- [LA CONSIGNE]: D'après le passage fourni sur l'achat du F-35 par la Suisse, pourquoi les 36 appareils commandés pourraient-ils coûter 7,2 milliards de francs au lieu de 6 ? Répondez en une à trois phrases.

Jusqu'à 20% de surcoût

Hormis le contrat d’achat qui lie la Suisse au gouvernement des Etats-Unis, le F-35, le chasseur de l'avionneur Lockheed Martin, n’a pour ainsi dire plus aucun secret pour les Suisses. Justement, Fabien Fivaz voudrait en savoir plus sur certains aspects contractuels. D’autant que les 36 exemplaires commandés aux Américains pourraient coûter 20% de plus par rapport au prix d’origine, inflation oblige, soit 7,2 milliards de francs au lieu de 6, comme le révélait le 22 février la Neue Zürcher Zeitung.

«Avec un tel dépassement, les termes du contrat sont-ils encore respectés? Qui paiera la différence, les Américains ou les Suisses?»
Fabien Fivaz

Pour le Vert neuchâtelois, ces questions d'argent sont l'occasion de pousser le questionnement, certains diront le bouchon, à son maximum, à savoir la possibilité d'une rupture de contrat. L’attitude de Donald Trump à l'égard de l’Europe, de l’humiliation infligée à Volodymyr Zelensky à la Maison Blanche, à l’annonce, mardi 4 mars, de la suspension de l’aide militaire à l’Ukraine, ajoute à la défiance que ressentent aujourd’hui de nombreux Européens envers l’administration américaine. Fallait-il acheter le F-35? Si, en Europe, des pays tel l'Allemagne l'ont acquis un peu contraints et forcés par les Etats-Unis, c'est aussi parce que cet avion est conçu pour emporter l'arme nucléaire américaine, instrument de la dissuasion de l'OTAN.

Dans son interpellation, Fabien Fivaz cherchera à savoir:

  • Combien d’argent la Suisse a-t-elle déjà versé aux Etats-Unis dans le cadre de ce contrat?
  • Quelle somme la Suisse a-t-elle dépensée jusqu'ici dans les infrastructures devant accueillir l’appareil sur l’aérodrome de Payerne?
  • Que coûterait, politiquement, financièrement, militairement et juridiquement, à la Suisse, la rupture du contrat F-35?

Un «scandale F-35»

- [DONNÉES FOURNIES]:
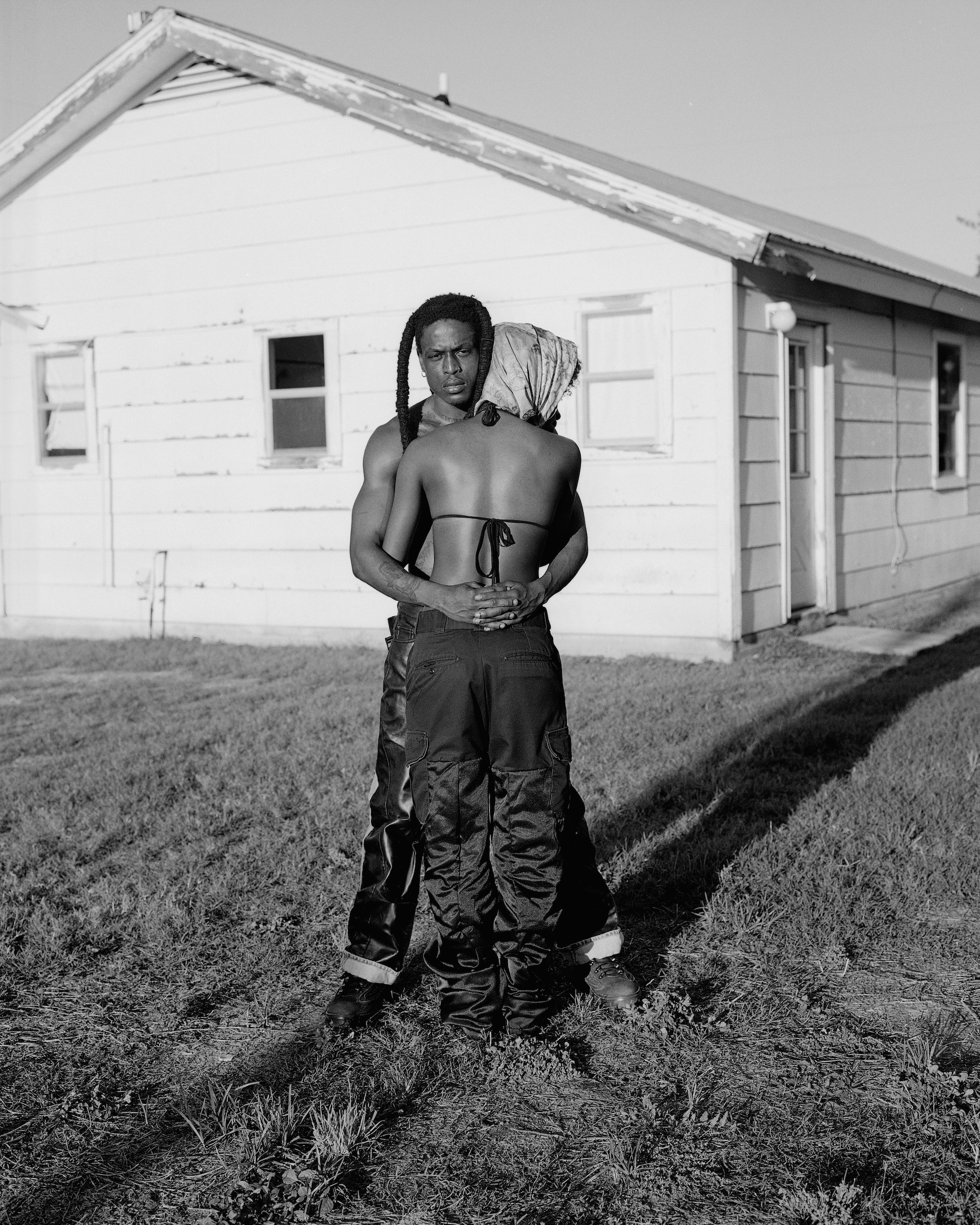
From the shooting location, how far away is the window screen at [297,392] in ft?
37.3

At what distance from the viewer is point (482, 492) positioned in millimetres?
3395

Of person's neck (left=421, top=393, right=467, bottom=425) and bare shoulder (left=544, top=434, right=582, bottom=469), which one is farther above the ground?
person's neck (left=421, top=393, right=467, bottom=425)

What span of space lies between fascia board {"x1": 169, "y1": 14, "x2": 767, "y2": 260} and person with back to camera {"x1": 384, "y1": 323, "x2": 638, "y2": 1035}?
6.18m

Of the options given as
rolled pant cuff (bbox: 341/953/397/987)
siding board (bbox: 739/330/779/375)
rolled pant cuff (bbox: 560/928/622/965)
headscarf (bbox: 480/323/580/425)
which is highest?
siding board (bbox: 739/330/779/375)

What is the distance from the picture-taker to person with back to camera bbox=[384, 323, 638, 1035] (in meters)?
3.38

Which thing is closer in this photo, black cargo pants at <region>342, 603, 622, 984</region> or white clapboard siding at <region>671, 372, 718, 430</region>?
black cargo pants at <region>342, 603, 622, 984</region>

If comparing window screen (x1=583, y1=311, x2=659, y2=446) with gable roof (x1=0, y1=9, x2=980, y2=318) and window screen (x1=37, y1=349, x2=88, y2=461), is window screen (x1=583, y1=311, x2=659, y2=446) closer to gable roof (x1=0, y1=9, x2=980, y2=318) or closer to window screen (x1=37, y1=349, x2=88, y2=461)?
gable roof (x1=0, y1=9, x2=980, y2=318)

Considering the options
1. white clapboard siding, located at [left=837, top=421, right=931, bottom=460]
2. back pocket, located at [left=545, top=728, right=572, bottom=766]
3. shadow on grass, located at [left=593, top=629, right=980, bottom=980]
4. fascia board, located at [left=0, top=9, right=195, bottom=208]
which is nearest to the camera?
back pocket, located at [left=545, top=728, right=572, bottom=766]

- [RÉPONSE À L'EXERCICE]: Ce surcoût, qui pourrait atteindre 20 % par rapport au prix d'origine, s'explique par l'inflation.